Groups that naively pursue #3 seem to implode or catch fire after 12-18 months. They can succeed if its an intentional choice; employees are a resource and not all problems require further investment. Investing in #2 drives down the "ops" cost on other Developers and/or improves returns on infrastructure investment. Category #1 improves medium & long term returns on the software & services that group develops.

A while back the job role was changed to accentuate that the goal is Build value by Development. The specific flavor of development is less important. My job role is Systems Development Engineer and I work with Software Development Engineers. SDE collaborating with SDE. When I need to go beyond my domain knowledge I might consult a NDE.

In short I agree with the article summary. There will never be a "post ops" world. But getting over the "ops" title obsession feels good to me.

digi_owl · on Oct 15, 2016

(Web) devs are user facing and sexy, admins stomping the server room aisles are not (or so the reasoning seems to go).

This appears to have been a prevailing notion since the dot-com days, but has acquired new energy since "cloud computing" became a management buzzword.

llama052 · on Oct 15, 2016

I've always seen operations folks in a different light then most developers. Maybe I'm an exception but I've always viewed operations people as having in-depth knowledge of infrastructure on the lower layers (Session layer and lower). They are able to walk through the inner-workings of network concepts, operating systems, etc. They can implement and design systems that work in a highly available, scalable way.

Not saying developers CANT do this, but a majority of them don't want to, and don't have the first idea on how to. Granted some "10x" developers who have full stack knowledge can do just as well, but let's be honest most people aren't 10x developers, they want to mess with the code stack and that's it.

This reminds me of the all the job posting you see online that want you to have

          expert knowledge of C++
          expert in SQL DBA 
          expert in networking 
          expert in web design
          expert in big data

Yeah you might be able to find someone who can do all of the above, but odds are they won't do them all well.

I don't think the expectation should be set that developers should have to manage the systems stack, as well as manage the code.

Personally, I can't imagine having the expectation set that I need to be on call, and work on code commits with deadlines, while debugging networking issues in production.

Even with configuration toolsets, and infrastructure moving to "code-to-deploy" solutions. Things will still break, unusual things will still happen. Taking developers out of their zone to focus on problems will slow down the entire company.

Ops can can always push to 'strive to automate themselves out of their jobs' but I'd argue that this is an endless job which always has outlets that you can continue to strive and build into.

Of course, this is talking from my personal experience, I've never worked in a big company like Uber, so the environment might be entirely different from my own.

donavanm · on Oct 15, 2016

> Personally, I can't imagine having the expectation set that I need to be on call, and work on code commits with deadlines, while debugging networking issues in production.

This seems to be the meme of "the supporting infrastructure always breaks and causes the pager engagements!" I have seen those orgs and times where networking or facility failures are the leading cause of outages. Long term those are symptoms of chronic underinvestment and tech debt accumulation.

I also see, on a daily basis, a massive business where the absolute leading cause of "outage minutes" is software defect or deficiency. With investment in supporting infrastructure you're paged 10 times for a defect your team "developed" for every one unavoidable dependency failure. Big companies can make those (huge) investments themselves. Small companies can pay someone else for access to theirs. In any case its always a business decision, not a certainty.

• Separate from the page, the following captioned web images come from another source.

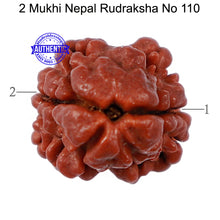 Load image into Gallery viewer, 2 Mukhi Rudraksha from Nepal - Bead No. 110
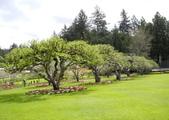 維多利亞布查花園:維多利亞布查花園_1000420_0510 898.jpg
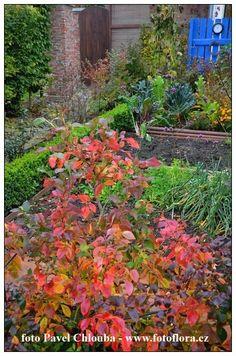 Sledujte také náš druhý zahradnický blog www.zahradniknacestach.blogspot.com V posledních dnech jsem dostal několik dotazů ohledem p... Plants, Blog, Blogging, Plant, Planets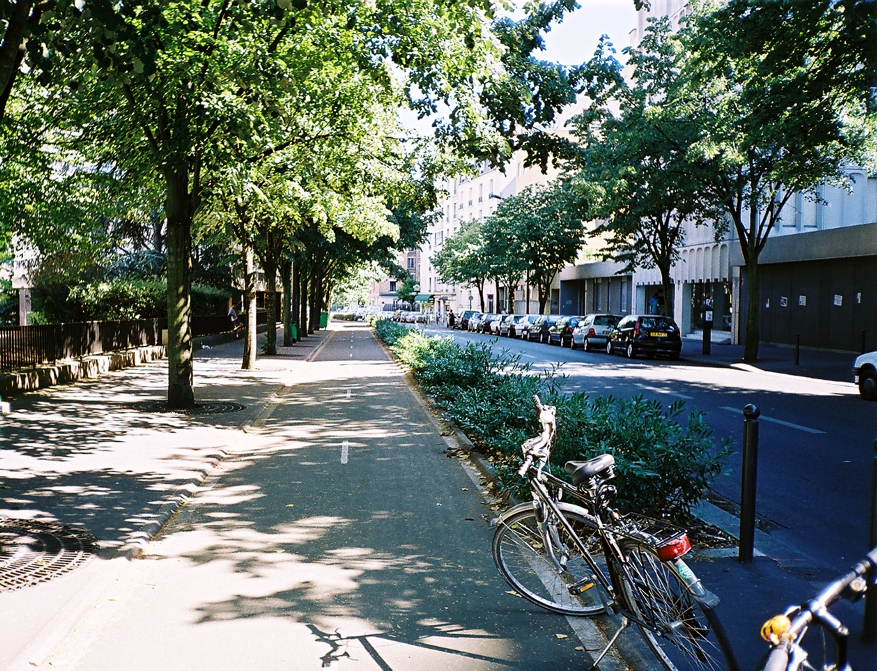 two-way cycle track beside a sidewalk with mature trees and bushes as a barrier between the cycle tracks and the street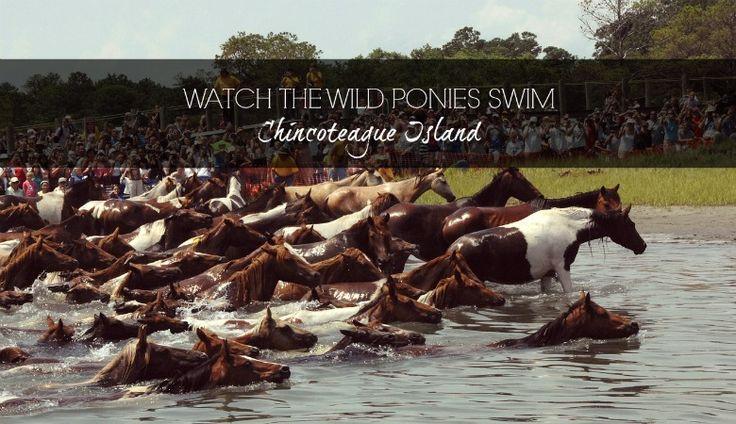 Bucket List // watch the wild ponies swim // Chincoteague Island
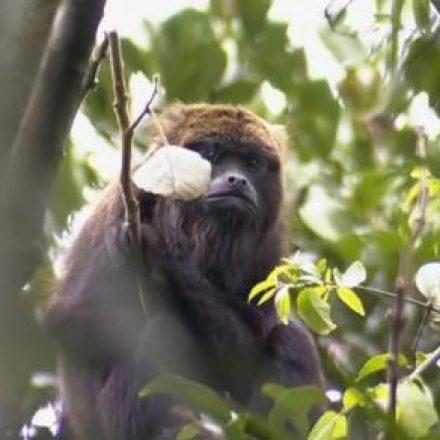 Prefeitura de Mairiporã confirma morte de 22 macacos por febre amarela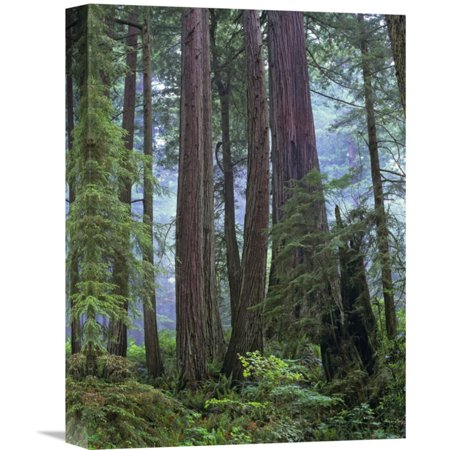 Global Gallery Old Growth Forest of Coast Redwood Stand Del Norte Coast Redwoods State Park California Wall Art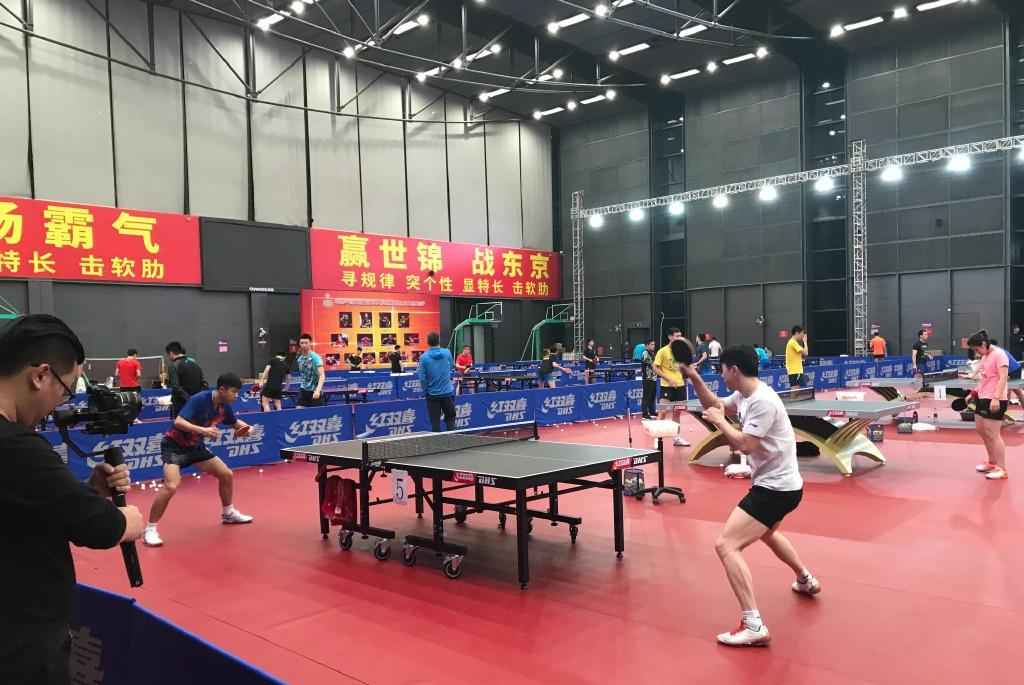国乒对手榜出炉!张本智和竟没占据首位,日本女乒5人集体上榜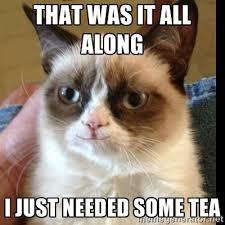 Tea Meme - cat tea meme best 5 supplements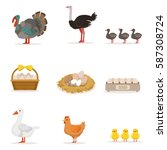 farm birds grown for meat and... | Shutterstock .eps vector #587308724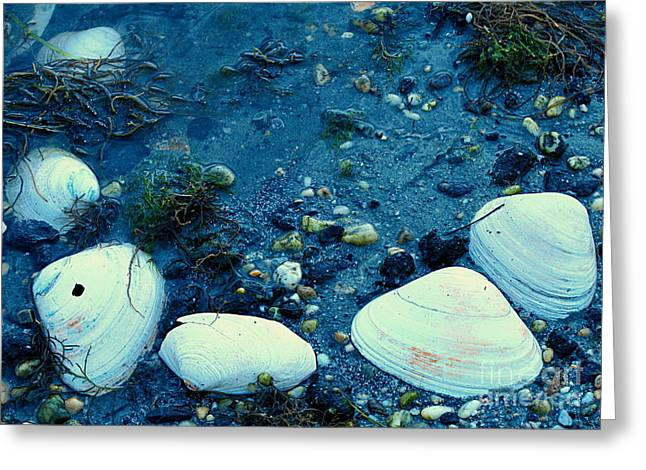 Original Art Photographs Greeting Cards - Shells Greeting Card by Colleen Kammerer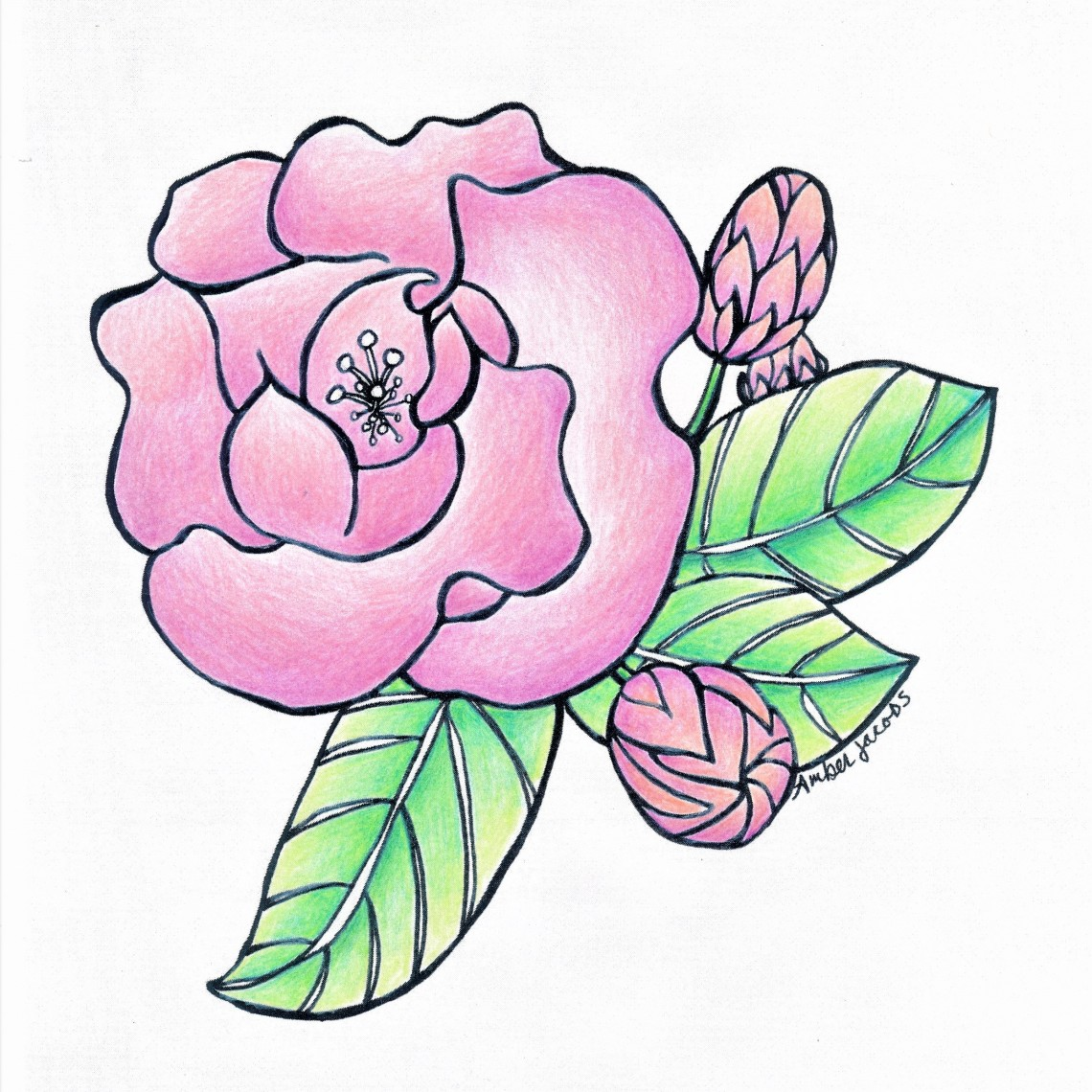 pink flower aroma factor_20170502_0001 (2)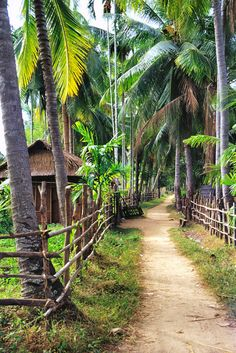 #Laos  Discover with #Steppes http://www.steppestravel.co.uk/destinations/far+east/laos/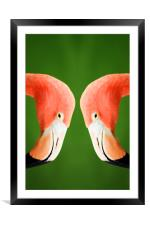 Flamingo, Framed Mounted Print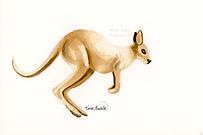 Kangaroo Ink Painting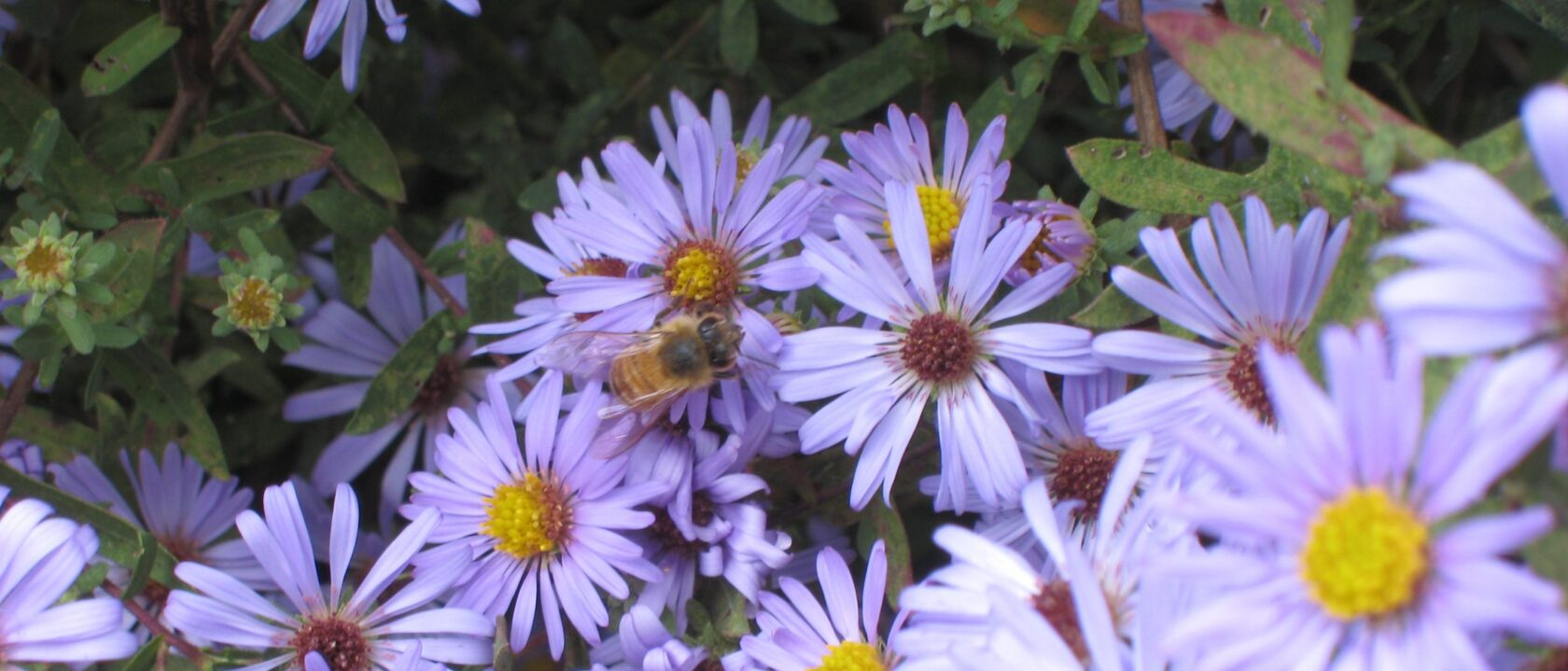 Orange County Beekeepers Association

davidgerard · on Oct 15, 2016

I explain my job to nongeeks as "computer roadie". My job is to make sure everything is in order, devs' job is to get up there and be Eric Clapton.

People can do both (many roadies are really quite capable musicians). But they're fundamentally different mindsets, and expertise in one is not transferable to the other.

toast0 · on Oct 15, 2016

> Personally, I can't imagine having the expectation set that I need to be on call, and work on code commits with deadlines, while debugging networking issues in production.

"sorry about the deadline, I had to make the fine network work" gets you out of making deadlines.

The nice thing about being on call for your own code is that fixing your stuff at all hours is a natural consequence of writing fragile stuff. The not nice thing is that not all of the reasons your stuff breaks are your fault and some issues aren't realistically preventable.

llama052 · on Oct 15, 2016

I can understand being on call for your own code, but often that's just not the case.

Infrastructure can go off the rails as well, clusters can go on the fritz, upstream might be having issues, a release update on your infrastructure side might introduce problems. I just don't see that falling on the developers who also must maintain the code-base for the product.

pjscott · on Oct 15, 2016

That just means that being on-call for your own code results in good code, a love for automated testing, and a seething grudge against EC2 and its tendency to have multi-zone outages at 3 AM. It doesn't matter what time zone you're in, by the way; the outage will always, always page you at 3 AM.

toast0 · on Oct 15, 2016

If the issues for things that aren't your fault happen are infrequent, then it's not a huge burden, and developers may be able to help with mitigation: ex if your internet bandwidth is cut in half because of a fiber cut, how can you move or shed load to have a stable, degraded system.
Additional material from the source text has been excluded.